A minha Fé é o Amor, e a tua qual é?

Um período de ausência de 1 ano e meio em blogposts. Julgo que foi o mais longo desde o "renascimento" deste blog. Poderia dizer que me faltaram as palavras, mas não. Algumas não as quis tornar tão públicas, outras quis apenas guardá-las para mim, muitas vezes apenas em silêncio ou como que numa espécie de "journaling".

2024 foi um ano avassalador, em que tudo aconteceu, em que tudo foi posto à prova e em qque no final do dia foi sempre o Amor que me salvou.

Não quero encher-vos os olhos de leitura pesada, ou contar-vos o que custa passar por determinadas experiências. Todos temos os nossos desafios e as nossas provações. Mas quero falar-vos de fé. Ou de Fé, essa com F maiúsculo, essa que enche o coração dos mais crentes e que todos os dias nos empurra para a frente para lidar com mais um desafio. 

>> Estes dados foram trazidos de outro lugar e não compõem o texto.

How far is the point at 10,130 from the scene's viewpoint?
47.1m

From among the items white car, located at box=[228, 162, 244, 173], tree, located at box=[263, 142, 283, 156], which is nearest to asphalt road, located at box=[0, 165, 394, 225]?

2024 obrigou-me a deixar de planear e a cancelar planos. Ensinou-me que cada dia seria para ser vivido com calma e sem antecipações, da melhor forma possível. Relembrou-me que existem pessoas que estão connosco ao nível da alma e que mesmo longe ou perto estão destinadas a estar presentes e ao meu lado. 2024 ensinou-me a ler e entender mais sobre o meu corpo. Perceber os pequenos sinais de quando estou bem ou mal, de aprender a abrandar a respiração, de aliviar a tensão e de todos os dias determinar quando me deveria escolher a mim. Ensinou-me o que mais importa, num dia difícil ou mais fácil, e que tudo o que queremos é sentir-nos seguros, ser olhados com atenção, ter um propósito e saber onde pertencemos.  Sentir paz e sobretudo saber que por hoje, o que foi feito foi tudo o que conseguimos e que isso só por si é suficiente e a melhor forma de Amar.

2024 mostrou-me da maior forma de todas como a vida pode ser inesperada. Que crescer é muito bom e bonito mas que também tem um lado muito pesado. Obrigou-me a ter Fé para conseguir balancear o bom e o mau. Obrigou-me a desacelerar e deixar de conseguir estar presente em todo o lado, por fazer mesmo falta apenas num determinado lugar. Fui obrigada a viver o Agora de forma intensa e prolongada em que os dias passaram depressa e devagar ao mesmo tempo.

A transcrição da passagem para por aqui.